Aunque pasen 40 años

El Athletic Club es Campeón de la Copa del Rey. Esa es la noticia y no otra. Ernesto Valverde es el hombre. Este domingo Bilbao se frota los ojos a la espera de desempolvar la gabarra que ilumine de orgullo la ría. Este triunfo es una deuda histórica. Una liberación. Algo que sabíamos que se tenía que dar más pronto que tarde, a pesar de las decepciones recientes de los leones en las finales coperas. Todo llega, era cuestión de tiempo.

Pocos equipos han merecido y deseado más conquistar este título. Uno ya tiene una edad para saber que el desear mucho una cosa no implica necesariamente el conseguirla. De hecho, a menudo, cuanto más deseas algo más lejos estás de lograrlo. El anhelo es inversamente proporcional a la probabilidad. Puta vida.

La Copa del Rey es ya por naturaleza un torneo peculiar, rodeado de una mística y una atmósfera especial que trasciende lo futbolístico desde que hace unos años se apostó por el cambio de formato. La final es algo social, cultural y casi folclórico. Son emociones, son sentimientos, son familias, son bufandas, banderas, sonrisas y lágrimas. En definitiva, fútbol sin procesar ni cortar.

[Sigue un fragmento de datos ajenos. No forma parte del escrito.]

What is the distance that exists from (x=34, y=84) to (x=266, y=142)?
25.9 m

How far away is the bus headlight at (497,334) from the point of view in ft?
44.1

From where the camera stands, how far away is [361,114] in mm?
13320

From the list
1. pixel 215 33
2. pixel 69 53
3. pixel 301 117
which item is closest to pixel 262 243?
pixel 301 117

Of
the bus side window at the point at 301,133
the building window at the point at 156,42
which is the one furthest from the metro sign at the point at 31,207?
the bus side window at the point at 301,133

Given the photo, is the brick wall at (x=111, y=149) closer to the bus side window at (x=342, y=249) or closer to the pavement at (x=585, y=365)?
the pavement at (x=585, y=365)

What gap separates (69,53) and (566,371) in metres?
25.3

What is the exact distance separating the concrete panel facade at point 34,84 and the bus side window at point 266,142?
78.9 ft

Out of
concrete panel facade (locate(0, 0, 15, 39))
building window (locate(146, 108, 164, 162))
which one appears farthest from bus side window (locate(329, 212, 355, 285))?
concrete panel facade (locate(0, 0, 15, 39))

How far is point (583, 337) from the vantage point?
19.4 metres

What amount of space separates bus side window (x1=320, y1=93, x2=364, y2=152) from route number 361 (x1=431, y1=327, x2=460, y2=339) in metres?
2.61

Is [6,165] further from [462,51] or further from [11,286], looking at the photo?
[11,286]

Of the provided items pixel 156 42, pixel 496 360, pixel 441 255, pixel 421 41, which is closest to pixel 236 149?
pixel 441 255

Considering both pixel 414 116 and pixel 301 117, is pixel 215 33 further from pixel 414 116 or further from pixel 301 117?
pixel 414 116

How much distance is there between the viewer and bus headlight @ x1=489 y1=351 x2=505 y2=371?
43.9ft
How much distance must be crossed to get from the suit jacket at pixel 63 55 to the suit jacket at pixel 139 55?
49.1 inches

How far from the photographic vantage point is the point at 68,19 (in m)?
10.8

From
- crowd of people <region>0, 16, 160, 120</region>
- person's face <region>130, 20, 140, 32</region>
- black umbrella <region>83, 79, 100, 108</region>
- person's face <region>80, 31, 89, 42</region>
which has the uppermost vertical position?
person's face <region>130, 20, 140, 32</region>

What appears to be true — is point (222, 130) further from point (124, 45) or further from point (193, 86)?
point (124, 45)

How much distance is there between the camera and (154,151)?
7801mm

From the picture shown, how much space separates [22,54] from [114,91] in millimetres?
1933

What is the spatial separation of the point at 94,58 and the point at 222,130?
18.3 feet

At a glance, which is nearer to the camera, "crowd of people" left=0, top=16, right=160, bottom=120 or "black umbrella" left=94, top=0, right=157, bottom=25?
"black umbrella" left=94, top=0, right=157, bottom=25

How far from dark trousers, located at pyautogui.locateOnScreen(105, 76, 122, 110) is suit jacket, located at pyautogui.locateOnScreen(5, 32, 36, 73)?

Los que hemos tenido la gran suerte de estar en Sevilla este fin de semana hemos presenciado algo histórico, y no tanto porque el club vizcaíno haya cantado alirón copero 40 años después, que se dice pronto. La enorme movilización de aficionados del Athletic en la capital andaluza ha sido algo que se glosará de aquí a 50 años. Más de 70.000 personas acudieron a una ciudad que es bonita todo el año, pero que en abril es claramente LA CIUDAD. 40.000 de ellos estaban sin entrada. Les daba igual, al final lo importante siempre es el viaje, el proceso y no tanto el resultado. Estamos ante el mayor desplazamiento en un partido de fútbol en España en más de 100 años de historia.

Mientras escribo esto desde la excelencia que brinda una soleada Triana, no puedo dejar de pensar en Ernesto Valverde. Ayer, ya de madrugada, comparecía en rueda de prensa con una sonrisa como nunca se le vio en Barcelona. Le preguntamos por lo que suponía este triunfo para él. Fue claro como pocas veces antes: "Ganar este título no tiene comparación con ningún otro de los que he conquistado". El Athletic es casa. Lo sabe, lo saben y lo sabemos. Hoy es el entrenador que ha devuelto el orgullo máximo a Bilbao y en unos años será Seleccionador Nacional. Ese parece el camino lógico para un hombre tranquilo, infravalorado durante años y que a base de silencios y buen trabajo se ha convertido en referente. Justicia poética a costa de un Real Mallorca que merece otra columna, aunque solo sea para darles el valor y la dimensión que tiene lo conseguido.

Bilbao es hoy la ciudad más feliz del planeta. Sevilla, se levanta haciéndose cruces aún por lo que han visto este fin de semana. En una terraza de Triana se preguntan si a partir de mañana ya dejarán de ser una pedanía de la capital vizcaína. Todo llega, al final es solo una cuestión de tiempo, aunque pasen 40 años.